次にやることは、若手は教育の質問を厚くし、中堅は体制と裁量の質問を厚くすることだ。同じ面接でも、聞く順番が変わる。
子育て中は続けやすさを優先する
子育て中は、収入の上限よりも継続性が大事になる場面が多い。終業時刻が守られるか、急な休みに対応できるか、担当制が柔軟かが重要だ。訪問がある職場は、移動で時間が読みにくくなることがあるので、比率とルールを確認する。
非常勤を選ぶ場合は、時給や日給だけでなく、業務範囲を確認する。時給が高くても、準備や片付け、説明、カルテ入力が重いと疲弊する。逆に、担当が明確で終業が安定していれば、長く続けやすい。
次にやることは、週の中で無理のない勤務枠を先に決めることだ。枠が決まると、求人の絞り込みが速くなる。
専門を伸ばす人と開業準備の人の考え方
専門を伸ばす人は、設備の有無だけで判断しない。CTやマイクロがあっても、担当できなければ意味がない。インプラントや矯正、審美などは、症例の入り方と指導の仕組みがセットで必要だ。症例検討の頻度、外部セミナー支援の条件、カルテの標準化を確認すると伸びやすい。

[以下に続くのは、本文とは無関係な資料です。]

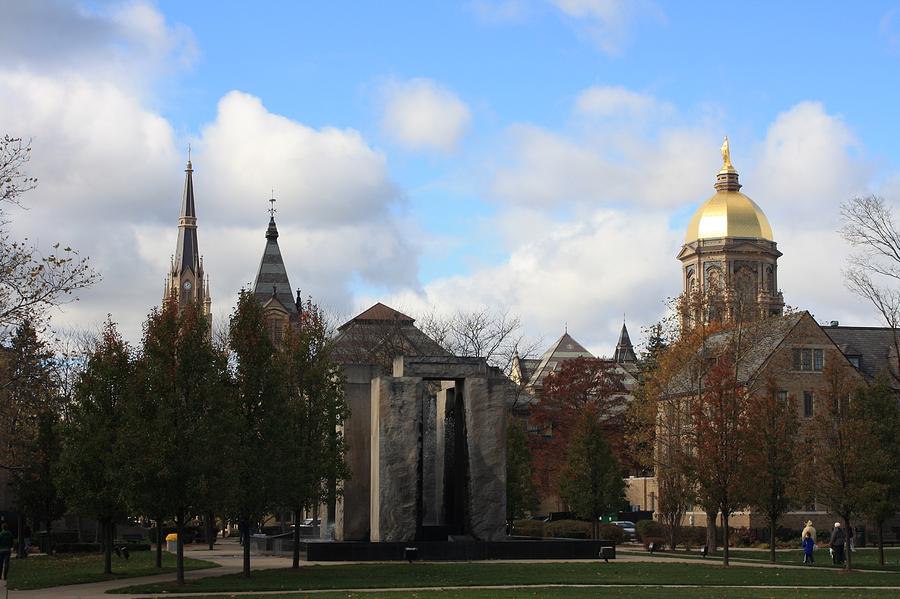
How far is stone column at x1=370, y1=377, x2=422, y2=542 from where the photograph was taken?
40688 millimetres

開業準備の人は、経営の見え方が重要になる。予約設計、スタッフ教育、保険と自費の比率、訪問の運用、感染対策のコストなどを、現場で見ると学びが大きい。ただし、勤務医としての役割と、経営の学びを混ぜすぎると疲れる。学びたい範囲を先に決めるとよい。
次にやることは、専門志向なら症例と教育の確認を厚くし、開業準備なら運用と数字の確認を厚くすることだ。最後は、見学で現場を見て、条件を表で揃え、書面で確認する。この順番を守ると、広島での転職の失敗は減らせる。